BEGIN RECORDS

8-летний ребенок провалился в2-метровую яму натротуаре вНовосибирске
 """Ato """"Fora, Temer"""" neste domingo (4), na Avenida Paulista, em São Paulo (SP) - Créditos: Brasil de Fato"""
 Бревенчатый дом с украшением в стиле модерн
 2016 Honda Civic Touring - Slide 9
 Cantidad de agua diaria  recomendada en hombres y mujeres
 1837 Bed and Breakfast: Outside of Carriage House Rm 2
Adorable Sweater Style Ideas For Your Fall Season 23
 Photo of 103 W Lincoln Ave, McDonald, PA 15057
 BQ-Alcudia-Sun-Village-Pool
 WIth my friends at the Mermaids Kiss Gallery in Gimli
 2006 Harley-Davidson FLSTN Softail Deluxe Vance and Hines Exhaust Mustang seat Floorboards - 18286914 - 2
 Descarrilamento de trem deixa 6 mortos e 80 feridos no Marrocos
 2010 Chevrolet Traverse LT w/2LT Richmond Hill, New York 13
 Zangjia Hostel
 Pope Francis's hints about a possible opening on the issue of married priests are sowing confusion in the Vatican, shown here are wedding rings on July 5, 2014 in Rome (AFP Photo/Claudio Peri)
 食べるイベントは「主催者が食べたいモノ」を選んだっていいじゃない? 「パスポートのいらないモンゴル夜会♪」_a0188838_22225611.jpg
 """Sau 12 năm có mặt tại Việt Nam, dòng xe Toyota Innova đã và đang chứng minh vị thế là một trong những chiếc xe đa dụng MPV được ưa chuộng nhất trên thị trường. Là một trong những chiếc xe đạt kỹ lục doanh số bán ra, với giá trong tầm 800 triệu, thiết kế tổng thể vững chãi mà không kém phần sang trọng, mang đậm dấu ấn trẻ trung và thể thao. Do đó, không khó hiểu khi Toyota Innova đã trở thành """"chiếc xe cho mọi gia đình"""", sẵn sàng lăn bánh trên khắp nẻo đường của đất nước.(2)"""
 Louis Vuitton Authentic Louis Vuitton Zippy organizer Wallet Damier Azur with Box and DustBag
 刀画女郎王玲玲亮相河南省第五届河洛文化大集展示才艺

END RECORDS

### EXERCISE PROMPT
The records above are to be output in full and without error.

### SOLUTION FOR THIS PROBLEM
8-летний ребенок провалился в2-метровую яму натротуаре вНовосибирске
 """Ato """"Fora, Temer"""" neste domingo (4), na Avenida Paulista, em São Paulo (SP) - Créditos: Brasil de Fato"""
 Бревенчатый дом с украшением в стиле модерн
 2016 Honda Civic Touring - Slide 9
 Cantidad de agua diaria  recomendada en hombres y mujeres
 1837 Bed and Breakfast: Outside of Carriage House Rm 2
Adorable Sweater Style Ideas For Your Fall Season 23
 Photo of 103 W Lincoln Ave, McDonald, PA 15057
 BQ-Alcudia-Sun-Village-Pool
 WIth my friends at the Mermaids Kiss Gallery in Gimli
 2006 Harley-Davidson FLSTN Softail Deluxe Vance and Hines Exhaust Mustang seat Floorboards - 18286914 - 2
 Descarrilamento de trem deixa 6 mortos e 80 feridos no Marrocos
 2010 Chevrolet Traverse LT w/2LT Richmond Hill, New York 13
 Zangjia Hostel
 Pope Francis's hints about a possible opening on the issue of married priests are sowing confusion in the Vatican, shown here are wedding rings on July 5, 2014 in Rome (AFP Photo/Claudio Peri)
 食べるイベントは「主催者が食べたいモノ」を選んだっていいじゃない? 「パスポートのいらないモンゴル夜会♪」_a0188838_22225611.jpg
 """Sau 12 năm có mặt tại Việt Nam, dòng xe Toyota Innova đã và đang chứng minh vị thế là một trong những chiếc xe đa dụng MPV được ưa chuộng nhất trên thị trường. Là một trong những chiếc xe đạt kỹ lục doanh số bán ra, với giá trong tầm 800 triệu, thiết kế tổng thể vững chãi mà không kém phần sang trọng, mang đậm dấu ấn trẻ trung và thể thao. Do đó, không khó hiểu khi Toyota Innova đã trở thành """"chiếc xe cho mọi gia đình"""", sẵn sàng lăn bánh trên khắp nẻo đường của đất nước.(2)"""
 Louis Vuitton Authentic Louis Vuitton Zippy organizer Wallet Damier Azur with Box and DustBag
 刀画女郎王玲玲亮相河南省第五届河洛文化大集展示才艺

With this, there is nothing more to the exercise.